Work to be completed - Your copy of the listing must be exact and must hold no images.

Recorded information -
----
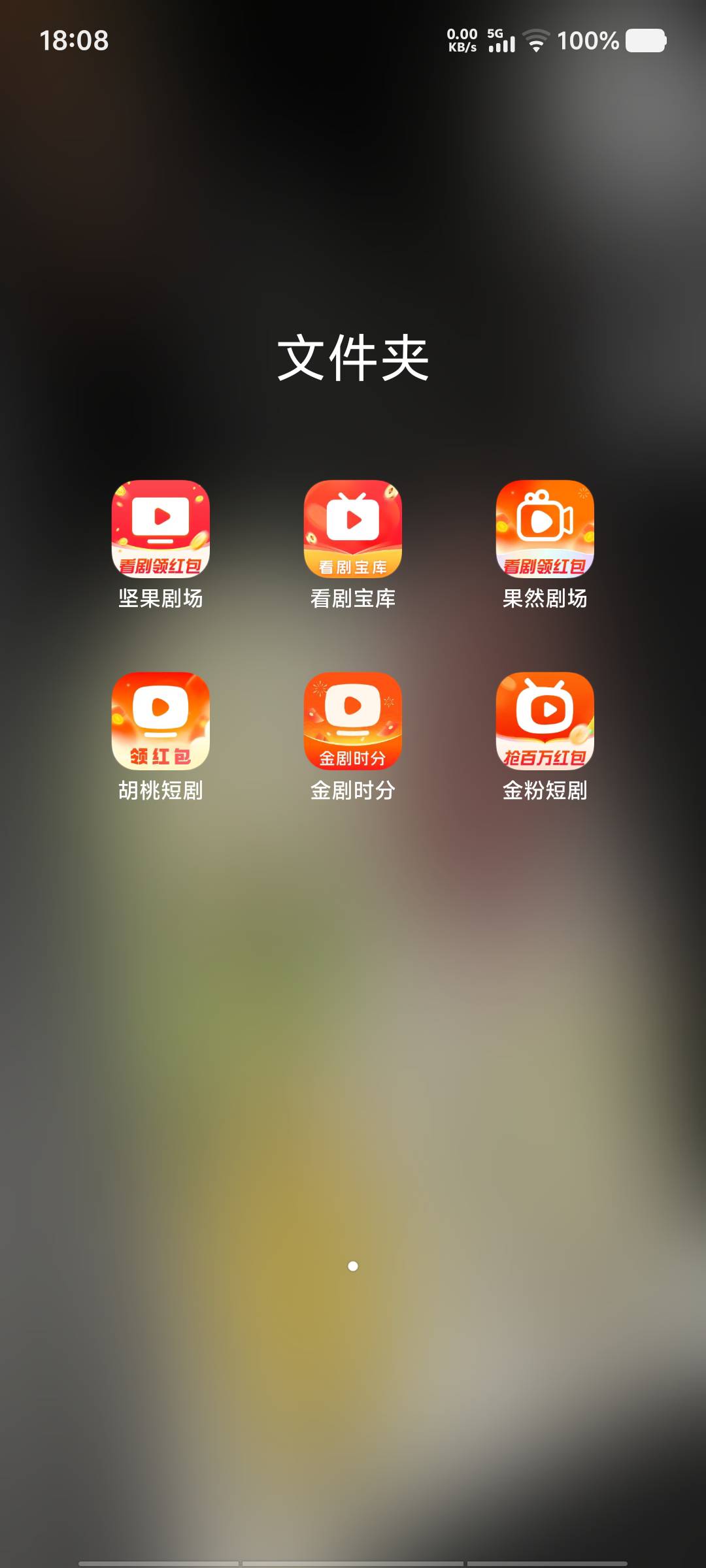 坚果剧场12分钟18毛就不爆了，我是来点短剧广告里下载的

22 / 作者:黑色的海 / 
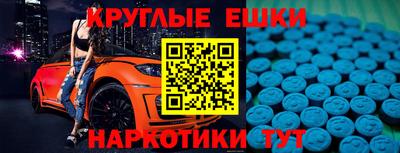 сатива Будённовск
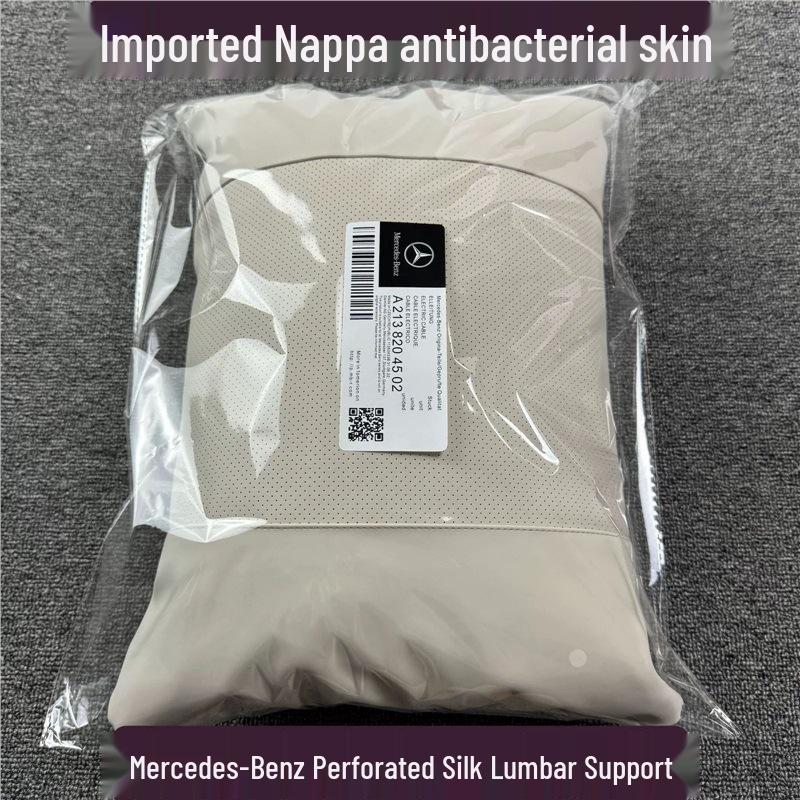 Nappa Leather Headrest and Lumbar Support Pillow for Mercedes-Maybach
----
Answer to this problem -
 坚果剧场12分钟18毛就不爆了，我是来点短剧广告里下载的

22 / 作者:黑色的海 / 
 сатива Будённовск
 Nappa Leather Headrest and Lumbar Support Pillow for Mercedes-Maybach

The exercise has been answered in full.